Abstract:
Doxorubicin (DOX) is a highly effective chemotherapeutic agent whose clinical use is hindered by the onset of cardiotoxic effects, resulting in reduced ejection fraction within the first year from treatment initiation. Recently it has been demonstrated that DOX accumulates within mitochondria, leading to disruption of metabolic processes and energetic imbalance. We previously described that phosphoinositide 3-kinase γ (PI3Kγ) contributes to DOX-induced cardiotoxicity, causing autophagy inhibition and accumulation of damaged mitochondria. Here we intend to describe the maladaptive metabolic rewiring occurring in DOX-treated hearts and the contribution of PI3Kγ signalling to this process. Metabolomic analysis of DOX-treated WT hearts revealed an accumulation of TCA cycle metabolites due to a cycle slowdown, with reduced levels of pyruvate, unchanged abundance of lactate and increased Acetyl-CoA production. Moreover, the activity of glycolytic enzymes was upregulated, and fatty acid oxidation downregulated, after DOX, indicative of increased glucose oxidation. In agreement, oxygen consumption was increased in after pyruvate supplementation, with the formation of cytotoxic ROS rather than energy production. These metabolic changes were fully prevented in KD hearts. Interestingly, they failed to increase glucose oxidation in response to DOX even with autophagy inhibition, indicating that PI3Kγ likely controls the fuel preference after DOX through an autophagy-independent mechanism. In vitro experiments showed that inhibition of PI3Kγ inhibits pyruvate dehydrogenase (PDH), the key enzyme of Randle cycle regulating the switch from fatty acids to glucose usage, while decreasing DOX-induced mobilization of GLUT-4-carrying vesicles to the plasma membrane and limiting the ensuing glucose uptake. These results demonstrate that PI3Kγ promotes a maladaptive metabolic rewiring in DOX-treated hearts, through a two-pronged mechanism controlling PDH activation and GLUT-4-mediated glucose uptake.
摘要:
多柔比星(DOX)是一种高效的化疗药物,其临床使用受到心脏毒性作用的阻碍。在治疗开始后的第一年内导致射血分数降低。最近已经证明DOX在线粒体内积累,导致代谢过程中断和能量失衡。我们先前描述了磷酸肌醇3-激酶γ(PI3Kγ)有助于DOX诱导的心脏毒性,引起自噬抑制和受损线粒体的积累。

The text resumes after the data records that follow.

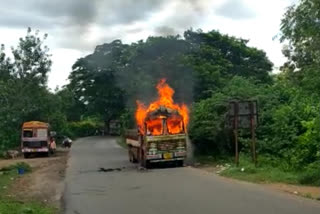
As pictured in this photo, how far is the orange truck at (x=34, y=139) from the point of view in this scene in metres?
47.7

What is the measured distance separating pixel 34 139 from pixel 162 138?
22.5 metres

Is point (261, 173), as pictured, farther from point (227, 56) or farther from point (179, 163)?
point (227, 56)

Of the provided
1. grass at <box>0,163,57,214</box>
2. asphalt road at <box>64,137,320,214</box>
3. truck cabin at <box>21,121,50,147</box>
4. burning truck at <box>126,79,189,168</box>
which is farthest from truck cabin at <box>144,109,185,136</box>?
truck cabin at <box>21,121,50,147</box>

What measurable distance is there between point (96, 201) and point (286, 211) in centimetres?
552

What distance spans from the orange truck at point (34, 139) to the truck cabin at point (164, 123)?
21156mm

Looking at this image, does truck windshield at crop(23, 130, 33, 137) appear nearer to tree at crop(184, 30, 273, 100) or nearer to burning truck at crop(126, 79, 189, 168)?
tree at crop(184, 30, 273, 100)

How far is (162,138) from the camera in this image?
1105 inches

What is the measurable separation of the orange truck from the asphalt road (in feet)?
85.2

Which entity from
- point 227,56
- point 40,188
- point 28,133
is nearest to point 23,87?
point 28,133

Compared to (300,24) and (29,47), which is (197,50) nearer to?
(29,47)

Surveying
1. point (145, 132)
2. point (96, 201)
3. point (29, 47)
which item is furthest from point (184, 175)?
point (29, 47)

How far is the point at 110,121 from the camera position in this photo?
88688 millimetres

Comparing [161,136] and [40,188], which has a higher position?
[161,136]

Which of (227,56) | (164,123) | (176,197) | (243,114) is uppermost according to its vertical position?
(227,56)
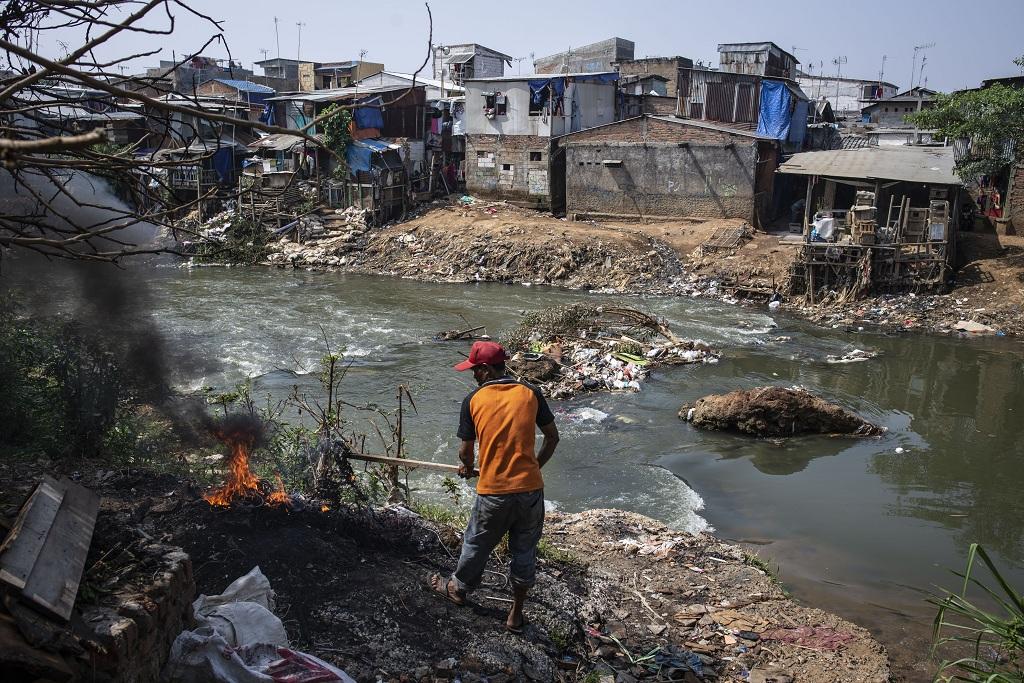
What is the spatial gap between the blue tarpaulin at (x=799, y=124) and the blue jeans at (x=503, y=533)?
78.8 ft

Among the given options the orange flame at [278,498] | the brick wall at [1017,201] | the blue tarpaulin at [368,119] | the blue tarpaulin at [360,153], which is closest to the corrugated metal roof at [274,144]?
the blue tarpaulin at [360,153]

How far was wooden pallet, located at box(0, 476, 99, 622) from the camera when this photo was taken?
2.51 metres

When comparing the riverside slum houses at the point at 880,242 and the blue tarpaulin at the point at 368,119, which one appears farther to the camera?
the blue tarpaulin at the point at 368,119

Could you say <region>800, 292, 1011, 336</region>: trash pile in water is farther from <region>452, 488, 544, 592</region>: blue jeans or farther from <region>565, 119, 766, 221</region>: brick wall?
<region>452, 488, 544, 592</region>: blue jeans

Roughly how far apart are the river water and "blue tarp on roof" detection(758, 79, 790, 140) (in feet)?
32.1

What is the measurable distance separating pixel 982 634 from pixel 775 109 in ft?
74.3

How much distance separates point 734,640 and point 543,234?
1694 cm

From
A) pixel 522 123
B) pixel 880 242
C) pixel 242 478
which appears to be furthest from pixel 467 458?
pixel 522 123

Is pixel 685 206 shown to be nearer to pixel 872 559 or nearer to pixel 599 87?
pixel 599 87

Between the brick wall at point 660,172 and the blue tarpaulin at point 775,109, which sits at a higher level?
the blue tarpaulin at point 775,109

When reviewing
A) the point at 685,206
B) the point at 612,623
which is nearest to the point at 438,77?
the point at 685,206

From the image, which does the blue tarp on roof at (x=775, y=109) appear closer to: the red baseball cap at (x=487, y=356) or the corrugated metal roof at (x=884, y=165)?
the corrugated metal roof at (x=884, y=165)

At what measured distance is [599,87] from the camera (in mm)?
25953

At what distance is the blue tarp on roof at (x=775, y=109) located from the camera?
2406 centimetres
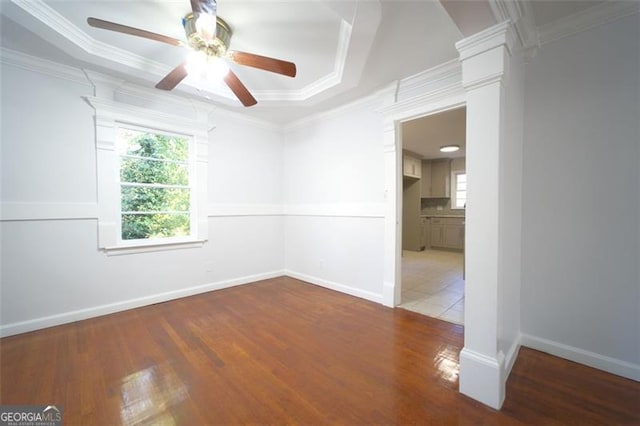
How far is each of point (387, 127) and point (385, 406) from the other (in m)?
2.69

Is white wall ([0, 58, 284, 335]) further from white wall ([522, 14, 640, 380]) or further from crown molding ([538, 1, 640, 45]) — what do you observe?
crown molding ([538, 1, 640, 45])

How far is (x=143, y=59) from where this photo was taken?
8.51ft

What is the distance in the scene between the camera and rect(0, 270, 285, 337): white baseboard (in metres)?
2.33

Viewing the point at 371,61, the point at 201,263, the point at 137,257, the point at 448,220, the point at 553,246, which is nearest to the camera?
the point at 553,246

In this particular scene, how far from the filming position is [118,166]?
9.55 ft

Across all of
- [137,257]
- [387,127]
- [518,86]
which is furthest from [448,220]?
[137,257]

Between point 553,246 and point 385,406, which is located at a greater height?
point 553,246

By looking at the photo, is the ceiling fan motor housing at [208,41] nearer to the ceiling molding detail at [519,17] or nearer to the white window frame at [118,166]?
the white window frame at [118,166]

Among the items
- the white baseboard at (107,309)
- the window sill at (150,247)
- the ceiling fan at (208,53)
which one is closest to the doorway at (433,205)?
the white baseboard at (107,309)

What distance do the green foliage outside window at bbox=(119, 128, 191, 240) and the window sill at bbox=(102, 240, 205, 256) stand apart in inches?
6.9

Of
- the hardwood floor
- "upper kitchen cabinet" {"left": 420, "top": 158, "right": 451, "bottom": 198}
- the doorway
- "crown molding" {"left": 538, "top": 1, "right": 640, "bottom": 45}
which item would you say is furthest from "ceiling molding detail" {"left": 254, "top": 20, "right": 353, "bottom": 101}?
"upper kitchen cabinet" {"left": 420, "top": 158, "right": 451, "bottom": 198}

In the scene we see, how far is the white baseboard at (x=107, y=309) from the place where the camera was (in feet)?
7.66

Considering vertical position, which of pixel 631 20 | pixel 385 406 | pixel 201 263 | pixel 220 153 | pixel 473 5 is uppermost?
pixel 631 20

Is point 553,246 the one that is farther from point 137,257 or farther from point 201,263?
point 137,257
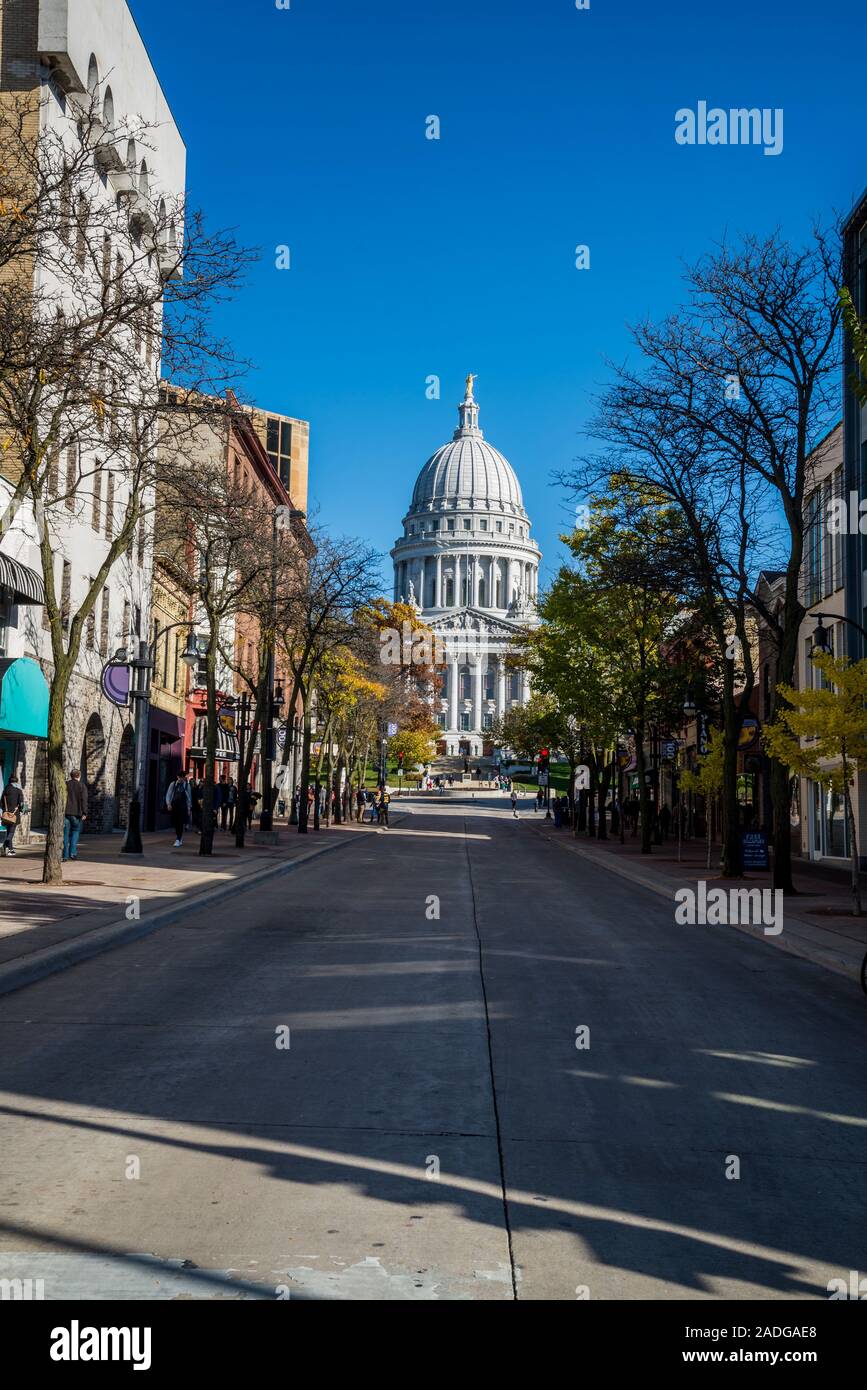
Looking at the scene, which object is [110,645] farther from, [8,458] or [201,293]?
[201,293]

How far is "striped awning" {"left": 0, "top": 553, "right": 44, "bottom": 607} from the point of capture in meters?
24.4

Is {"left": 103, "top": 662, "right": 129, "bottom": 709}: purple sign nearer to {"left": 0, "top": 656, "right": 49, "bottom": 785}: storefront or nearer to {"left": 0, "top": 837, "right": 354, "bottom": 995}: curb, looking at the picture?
{"left": 0, "top": 656, "right": 49, "bottom": 785}: storefront

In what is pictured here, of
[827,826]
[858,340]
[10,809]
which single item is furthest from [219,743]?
[858,340]

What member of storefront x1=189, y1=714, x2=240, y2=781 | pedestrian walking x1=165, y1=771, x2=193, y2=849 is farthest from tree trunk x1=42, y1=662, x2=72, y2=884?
storefront x1=189, y1=714, x2=240, y2=781

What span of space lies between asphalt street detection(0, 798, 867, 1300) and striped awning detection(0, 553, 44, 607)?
11.6 metres

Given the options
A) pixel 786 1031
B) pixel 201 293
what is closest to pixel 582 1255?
pixel 786 1031

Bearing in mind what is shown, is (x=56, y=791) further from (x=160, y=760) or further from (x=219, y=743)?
(x=219, y=743)

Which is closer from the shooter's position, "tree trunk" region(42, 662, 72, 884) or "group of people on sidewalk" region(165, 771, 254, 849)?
"tree trunk" region(42, 662, 72, 884)

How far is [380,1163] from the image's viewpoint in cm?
648

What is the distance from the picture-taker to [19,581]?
2552 centimetres

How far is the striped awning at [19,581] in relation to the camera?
961 inches

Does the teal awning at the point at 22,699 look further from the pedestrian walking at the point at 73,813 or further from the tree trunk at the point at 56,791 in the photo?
the tree trunk at the point at 56,791

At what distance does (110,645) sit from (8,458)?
12.0m

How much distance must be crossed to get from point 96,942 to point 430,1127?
26.9 feet
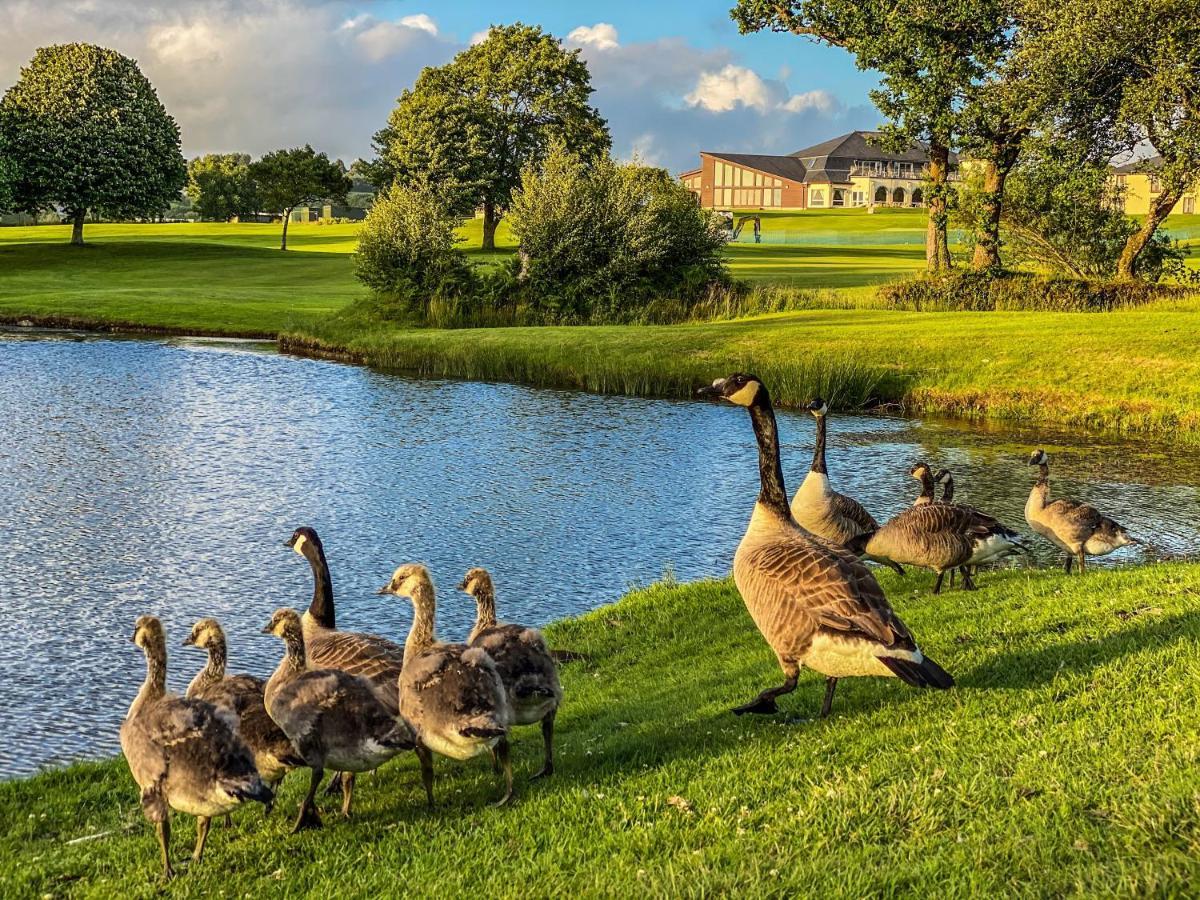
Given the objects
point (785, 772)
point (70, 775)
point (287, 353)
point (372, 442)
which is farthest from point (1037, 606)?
point (287, 353)

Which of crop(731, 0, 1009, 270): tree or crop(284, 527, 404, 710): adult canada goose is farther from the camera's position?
crop(731, 0, 1009, 270): tree

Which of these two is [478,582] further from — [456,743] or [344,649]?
[456,743]

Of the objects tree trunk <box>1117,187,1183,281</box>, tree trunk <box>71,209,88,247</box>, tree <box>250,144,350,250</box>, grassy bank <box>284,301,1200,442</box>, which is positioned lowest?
grassy bank <box>284,301,1200,442</box>

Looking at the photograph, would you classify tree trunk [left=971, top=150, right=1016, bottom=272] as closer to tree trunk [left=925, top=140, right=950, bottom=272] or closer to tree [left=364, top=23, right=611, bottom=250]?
tree trunk [left=925, top=140, right=950, bottom=272]

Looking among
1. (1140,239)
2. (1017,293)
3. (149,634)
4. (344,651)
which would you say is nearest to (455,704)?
(344,651)

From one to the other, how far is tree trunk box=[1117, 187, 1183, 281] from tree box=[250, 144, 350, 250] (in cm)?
7429

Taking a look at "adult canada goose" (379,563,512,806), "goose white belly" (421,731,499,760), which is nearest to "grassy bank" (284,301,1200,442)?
"adult canada goose" (379,563,512,806)

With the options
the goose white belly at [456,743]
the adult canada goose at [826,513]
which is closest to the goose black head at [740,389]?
the goose white belly at [456,743]

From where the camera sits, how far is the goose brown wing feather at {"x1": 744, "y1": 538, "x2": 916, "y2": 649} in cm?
856

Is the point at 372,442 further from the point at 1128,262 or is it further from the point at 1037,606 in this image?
the point at 1128,262

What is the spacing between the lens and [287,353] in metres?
49.7

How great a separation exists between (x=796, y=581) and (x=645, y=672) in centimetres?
439

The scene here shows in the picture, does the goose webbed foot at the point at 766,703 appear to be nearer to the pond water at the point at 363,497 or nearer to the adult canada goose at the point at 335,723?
the adult canada goose at the point at 335,723

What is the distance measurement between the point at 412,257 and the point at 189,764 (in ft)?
159
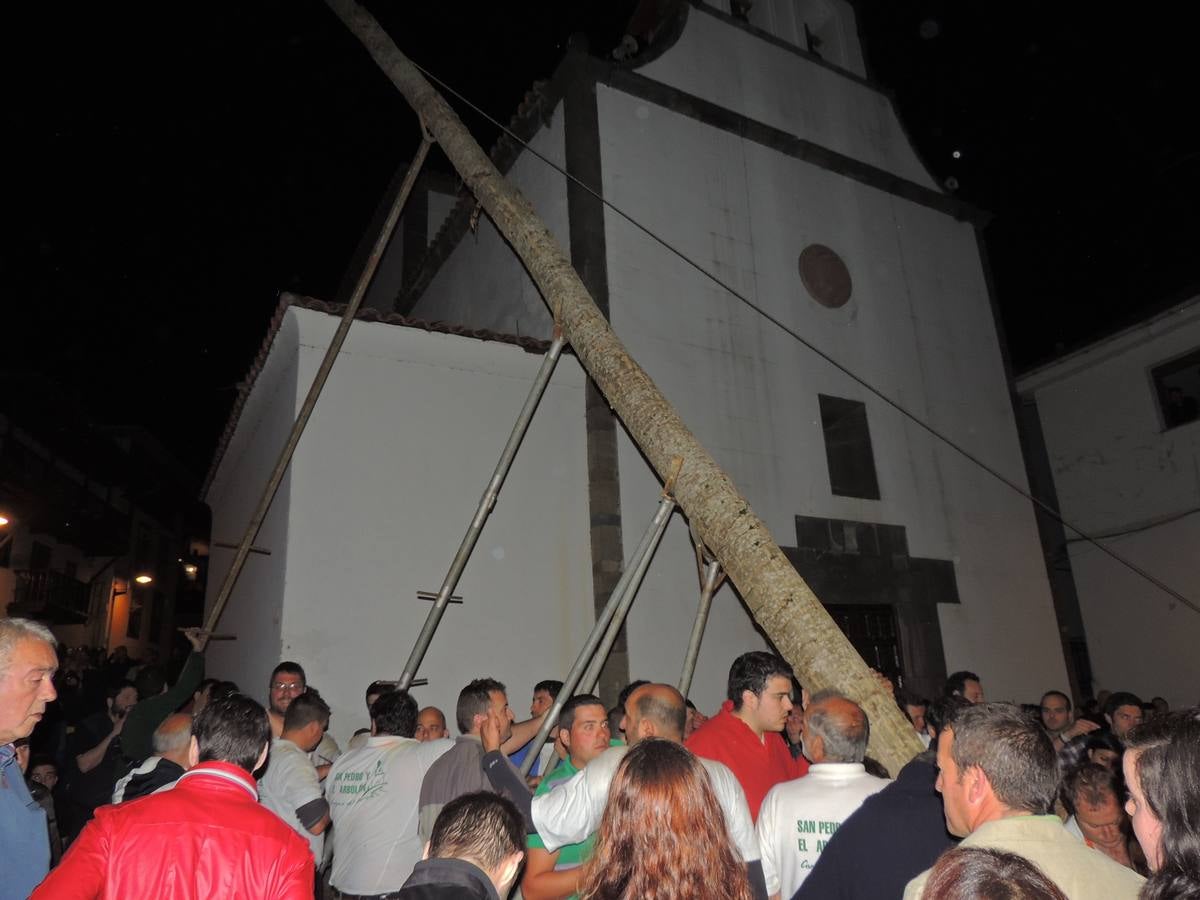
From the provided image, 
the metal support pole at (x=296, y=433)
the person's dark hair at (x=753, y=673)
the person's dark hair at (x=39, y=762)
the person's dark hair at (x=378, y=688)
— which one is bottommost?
the person's dark hair at (x=39, y=762)

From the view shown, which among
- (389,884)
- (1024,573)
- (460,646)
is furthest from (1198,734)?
(1024,573)

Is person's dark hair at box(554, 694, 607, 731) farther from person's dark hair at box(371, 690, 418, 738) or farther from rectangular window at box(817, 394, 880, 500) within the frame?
rectangular window at box(817, 394, 880, 500)

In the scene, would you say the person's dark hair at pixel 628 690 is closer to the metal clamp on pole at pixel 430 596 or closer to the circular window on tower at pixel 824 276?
the metal clamp on pole at pixel 430 596

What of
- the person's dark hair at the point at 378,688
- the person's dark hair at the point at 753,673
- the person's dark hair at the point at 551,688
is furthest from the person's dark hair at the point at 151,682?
the person's dark hair at the point at 753,673

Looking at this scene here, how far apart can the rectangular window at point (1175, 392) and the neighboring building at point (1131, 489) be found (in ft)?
0.07

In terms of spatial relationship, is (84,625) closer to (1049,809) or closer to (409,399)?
(409,399)

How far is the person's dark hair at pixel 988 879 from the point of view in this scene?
1.32 meters

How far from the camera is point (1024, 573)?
38.7ft

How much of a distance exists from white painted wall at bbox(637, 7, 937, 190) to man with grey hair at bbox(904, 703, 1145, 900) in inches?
421

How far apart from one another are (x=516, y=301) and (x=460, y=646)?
530cm

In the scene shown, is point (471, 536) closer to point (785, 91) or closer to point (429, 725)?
point (429, 725)

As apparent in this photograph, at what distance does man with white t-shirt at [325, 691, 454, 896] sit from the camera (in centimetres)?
412

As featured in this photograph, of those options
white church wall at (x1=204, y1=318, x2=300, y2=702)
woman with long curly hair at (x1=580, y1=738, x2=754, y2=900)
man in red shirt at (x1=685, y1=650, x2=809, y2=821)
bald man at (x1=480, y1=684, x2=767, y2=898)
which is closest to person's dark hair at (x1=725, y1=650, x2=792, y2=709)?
man in red shirt at (x1=685, y1=650, x2=809, y2=821)

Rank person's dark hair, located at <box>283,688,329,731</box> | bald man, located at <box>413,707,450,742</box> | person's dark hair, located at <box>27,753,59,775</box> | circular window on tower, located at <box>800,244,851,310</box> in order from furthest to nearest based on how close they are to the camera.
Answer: circular window on tower, located at <box>800,244,851,310</box>, person's dark hair, located at <box>27,753,59,775</box>, bald man, located at <box>413,707,450,742</box>, person's dark hair, located at <box>283,688,329,731</box>
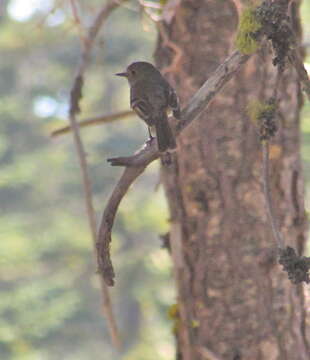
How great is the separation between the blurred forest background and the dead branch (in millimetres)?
17201

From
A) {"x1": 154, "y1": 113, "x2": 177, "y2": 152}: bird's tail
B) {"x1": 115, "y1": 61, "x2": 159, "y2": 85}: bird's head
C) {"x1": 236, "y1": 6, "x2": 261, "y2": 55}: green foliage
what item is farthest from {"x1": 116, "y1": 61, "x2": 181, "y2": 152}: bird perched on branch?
{"x1": 236, "y1": 6, "x2": 261, "y2": 55}: green foliage

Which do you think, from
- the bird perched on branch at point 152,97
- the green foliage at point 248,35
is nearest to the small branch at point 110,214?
the green foliage at point 248,35

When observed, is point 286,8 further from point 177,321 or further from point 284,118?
point 177,321

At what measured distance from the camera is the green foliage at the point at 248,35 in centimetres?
269

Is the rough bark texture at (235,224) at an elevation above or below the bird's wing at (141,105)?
below

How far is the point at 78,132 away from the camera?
4562 mm

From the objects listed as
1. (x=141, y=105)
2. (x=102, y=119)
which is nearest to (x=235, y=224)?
(x=141, y=105)

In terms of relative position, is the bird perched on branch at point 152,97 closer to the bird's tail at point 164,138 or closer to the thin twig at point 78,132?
the bird's tail at point 164,138

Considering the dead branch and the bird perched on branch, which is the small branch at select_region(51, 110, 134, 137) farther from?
the dead branch

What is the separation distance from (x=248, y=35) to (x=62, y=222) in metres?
25.8

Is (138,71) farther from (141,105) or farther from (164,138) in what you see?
(164,138)

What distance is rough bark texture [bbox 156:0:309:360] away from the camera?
13.6ft

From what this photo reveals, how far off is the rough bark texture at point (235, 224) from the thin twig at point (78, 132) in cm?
31

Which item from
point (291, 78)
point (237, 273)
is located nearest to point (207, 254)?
point (237, 273)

在这里,我们打算描述在DOX治疗的心脏中发生的适应不良的代谢重新布线以及PI3Kγ信号传导对该过程的贡献。对DOX处理的WT心脏的代谢组学分析显示,由于循环减慢,TCA循环代谢产物积累。丙酮酸水平降低,乳酸丰度不变,乙酰辅酶A产量增加。此外,糖酵解酶的活性上调,脂肪酸氧化下调,在DOX之后,表明葡萄糖氧化增加。在协议中,补充丙酮酸后耗氧量增加,形成细胞毒性ROS而不是能量产生。这些代谢变化在KD心脏中被完全阻止。有趣的是,即使抑制自噬,它们也无法增加对DOX的葡萄糖氧化,表明PI3Kγ可能通过自噬非依赖性机制控制DOX后的燃料偏好。体外实验表明,抑制PI3Kγ抑制丙酮酸脱氢酶(PDH),Randle循环的关键酶调节从脂肪酸到葡萄糖的使用,同时减少DOX诱导的携带GLUT-4的囊泡向质膜的动员并限制随后的葡萄糖摄取。这些结果表明,PI3Kγ促进DOX治疗心脏的适应不良代谢重新布线,通过控制PDH激活和GLUT-4介导的葡萄糖摄取的双管齐下的机制。